Nun möchten wir auch auf S5-Steuerungen zugreifen. Unser Kunde für den wir das im Moment konkret entwickeln wollen, setzt die S5 945 ein. Die Kommunikation läuft über eine Ethernet-Karte von Vipa (SSN BG89D) mit dem CP 143.

In diesem Zusammenhang habe ich die Frage, ob die Kommunikation mit einer S5 mit Libnodave nur über AS511 oder auch über ISO over TCP möglich ist, oder ob man dafür eine kommerzielle Komponente wie ACCON-AGLink einsetzen muß.

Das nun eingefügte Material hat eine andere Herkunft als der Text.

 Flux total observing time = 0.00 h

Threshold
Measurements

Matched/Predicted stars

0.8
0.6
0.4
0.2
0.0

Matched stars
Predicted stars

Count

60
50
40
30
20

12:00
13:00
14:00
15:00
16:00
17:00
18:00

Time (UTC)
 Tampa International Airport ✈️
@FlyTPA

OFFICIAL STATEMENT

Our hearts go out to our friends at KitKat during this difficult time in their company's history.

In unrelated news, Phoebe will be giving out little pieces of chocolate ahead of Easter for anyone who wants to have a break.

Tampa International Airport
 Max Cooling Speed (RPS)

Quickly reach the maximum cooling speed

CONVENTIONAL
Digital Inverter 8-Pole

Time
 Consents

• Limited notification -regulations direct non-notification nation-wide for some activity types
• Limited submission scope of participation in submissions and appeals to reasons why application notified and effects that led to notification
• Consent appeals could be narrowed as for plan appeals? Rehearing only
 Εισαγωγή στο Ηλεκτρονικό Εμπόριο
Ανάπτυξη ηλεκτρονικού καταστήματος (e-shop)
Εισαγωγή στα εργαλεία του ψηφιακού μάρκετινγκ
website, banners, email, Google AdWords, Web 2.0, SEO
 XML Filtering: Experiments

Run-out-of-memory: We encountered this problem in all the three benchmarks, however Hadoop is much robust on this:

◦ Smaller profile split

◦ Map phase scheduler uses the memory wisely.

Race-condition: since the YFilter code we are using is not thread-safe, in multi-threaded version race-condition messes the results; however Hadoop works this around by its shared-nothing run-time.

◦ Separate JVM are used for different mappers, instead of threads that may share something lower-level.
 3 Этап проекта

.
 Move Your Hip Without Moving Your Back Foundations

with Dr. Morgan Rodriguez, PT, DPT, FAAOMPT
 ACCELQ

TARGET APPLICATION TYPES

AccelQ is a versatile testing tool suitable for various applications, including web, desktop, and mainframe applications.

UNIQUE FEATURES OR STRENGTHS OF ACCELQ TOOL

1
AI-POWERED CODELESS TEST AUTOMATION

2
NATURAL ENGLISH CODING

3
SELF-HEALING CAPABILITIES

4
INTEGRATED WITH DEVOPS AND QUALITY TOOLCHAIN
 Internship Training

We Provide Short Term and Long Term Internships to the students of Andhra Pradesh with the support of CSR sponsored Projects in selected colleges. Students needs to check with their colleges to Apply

Im Libnodave-Quellcode scheinen die S5-Funktionen wie daveReadS5Bytes ja nur im Zusammenhang mit dem AS511-Protokoll aufzutauchen. Aber möglichweise kann man ja die S7-Funktionen verwenden, wenn man eine S5 über einen CP 1413 oder einen Vipa CP143 anspricht? Normalerweise würde ich das einfach mal selbst ausprobieren, aber unsere S5 ist im Moment noch nicht einsatzfähig und daher wollte ich mal kurz nachfragen, ob jemand das schon mal probiert hat, damit wir uns rechtzeitig nach einer Alternative umsehen können, falls das mit Libnodave sowieso nicht geht. In der Suche habe ich zu dem Thema nichts gefunden.

Viele Grüße und vielen Dank,

Thorsten


----------